The reason is the one already analyzed in PR22756: multiple entries in
sym_hashes[] pointing to the same symbol entry, such that the relaxation code
adjusts the same entry multiple times.  That is the situation always created
by aliases, and the PR22756 patch fixes it for hidden aliases (created by 
non-default symbol versions, i.e. foobar@BLA).  Of course the same can happen
with non-hidden aliases, as above demonstrates.

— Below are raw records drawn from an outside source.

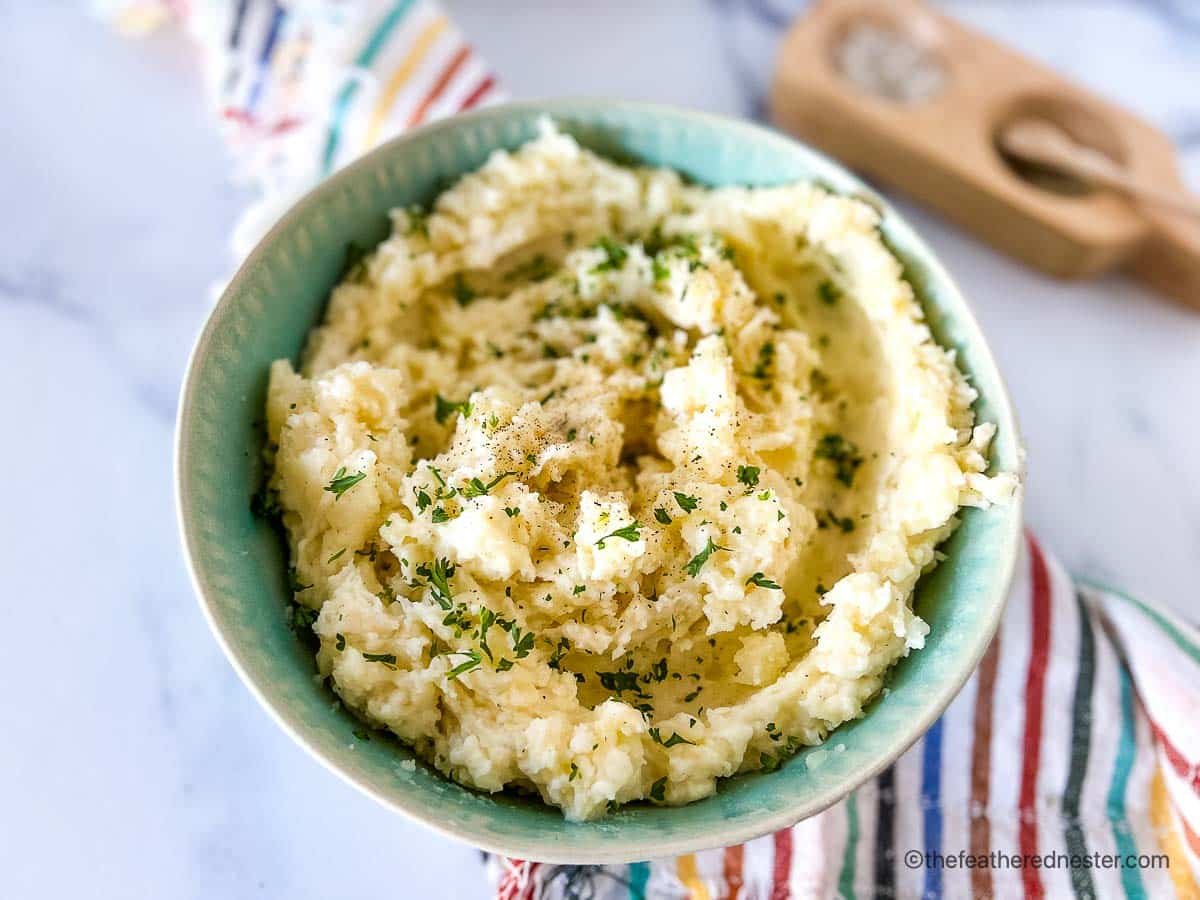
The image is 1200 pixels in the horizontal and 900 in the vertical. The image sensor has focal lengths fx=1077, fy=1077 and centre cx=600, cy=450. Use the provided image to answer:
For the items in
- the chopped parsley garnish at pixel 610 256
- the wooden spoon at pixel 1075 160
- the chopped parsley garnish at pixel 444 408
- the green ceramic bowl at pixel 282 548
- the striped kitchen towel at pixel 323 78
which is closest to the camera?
the green ceramic bowl at pixel 282 548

A definitely working fix would be to always check for duplicates, but a slowdown
for that can then only be avoided by extending the elf symbol hash structure
to contain an already-handled flag.  The more immediate, but possibly also
still incomplete fix is simply:

--- a/bfd/elfnn-riscv.c
+++ b/bfd/elfnn-riscv.c
@@ -3993,7 +3993,7 @@ riscv_relax_delete_bytes (bfd *abfd, asection *sec, bfd_vma addr, size_t count,
         foo becomes an alias for foo@BAR, and hence they need the same
         treatment.  */
       if (link_info->wrap_hash != NULL
-         || sym_hash->versioned == versioned_hidden)
+         || sym_hash->versioned != unversioned)
        {
          struct elf_link_hash_entry **cur_sym_hashes;
 

I will note that the problem exists for all targets that implement relaxation
that can also delete bytes from sections (it seems to all have been copied
around for decades), at least MIPS and AVR seem somewhat relevant still, but it's also m10[23]00, cr16, h8300, ip2k, m32c, m68hc11, msp430, rl78, rx and
v850.  Only riscv goes to an effort to remidy the situation with symbol aliases.
Comment 1 Andreas Schwab 2021-06-29 16:51:54 UTC
I'd guess the other archs never see that issue since versioned aliases are a rare thing in the embedded world.
Comment 2 Sourceware Commits 2021-07-06 13:49:16 UTC
The master branch has been updated by Michael Matz <matz@sourceware.org>:

https://sourceware.org/git/gitweb.cgi?p=binutils-gdb.git;h=235f5ef4a6b8fbdcfaea8b629f7c6a9792a789de

commit 235f5ef4a6b8fbdcfaea8b629f7c6a9792a789de
Author: Michael Matz <matz@suse.de>
Date:   Mon Jun 28 17:57:17 2021 +0200

    elf/riscv: Fix relaxation with aliases [PR28021]
    
    the fix for PR22756 only changed behaviour for hidden aliases,
    but the same situation exists for non-hidden aliases: sym_hashes[]
    can contain multiple entries pointing to the same symbol structure
    leading to relaxation adjustment to be applied twice.
    
    Fix this by testing for duplicates for everything that looks like it
    has a version.
    
    PR ld/28021
    
    bfd/
            * elfnn-riscv.c (riscv_relax_delete_bytes): Check for any
            versioning.
    
    ld/
            * testsuite/ld-riscv-elf/relax-twice.ver: New.
            * testsuite/ld-riscv-elf/relax-twice-1.s: New.
            * testsuite/ld-riscv-elf/relax-twice-2.s: New.
            * testsuite/ld-riscv-elf/ld-riscv-elf.exp
            (run_relax_twice_test): New, and call it.
Comment 3 Sourceware Commits 2021-07-07 16:06:05 UTC
The binutils-2_37-branch branch has been updated by Michael Matz <matz@sourceware.org>:

https://sourceware.org/git/gitweb.cgi?p=binutils-gdb.git;h=7764dd1f5fdc9a4d6d6233b35bbb14ab161df299

commit 7764dd1f5fdc9a4d6d6233b35bbb14ab161df299
Author: Michael Matz <matz@suse.de>
Date:   Mon Jun 28 17:57:17 2021 +0200

    elf/riscv: Fix relaxation with aliases [PR28021]
    
    the fix for PR22756 only changed behaviour for hidden aliases,
    but the same situation exists for non-hidden aliases: sym_hashes[]
    can contain multiple entries pointing to the same symbol structure
    leading to relaxation adjustment to be applied twice.
    
    Fix this by testing for duplicates for everything that looks like it
    has a version.
    
    PR ld/28021
    
    bfd/
            * elfnn-riscv.c (riscv_relax_delete_bytes): Check for any
            versioning.
    
    ld/
            * testsuite/ld-riscv-elf/relax-twice.ver: New.
            * testsuite/ld-riscv-elf/relax-twice-1.s: New.
            * testsuite/ld-riscv-elf/relax-twice-2.s: New.
            * testsuite/ld-riscv-elf/ld-riscv-elf.exp
            (run_relax_twice_test): New, and call it.
    
    (cherry picked from commit 235f5ef4a6b8fbdcfaea8b629f7c6a9792a789de)
Comment 4 Michael Matz 2021-07-07 16:07:27 UTC
Fixed in master and 2.37.  Not planning further backports.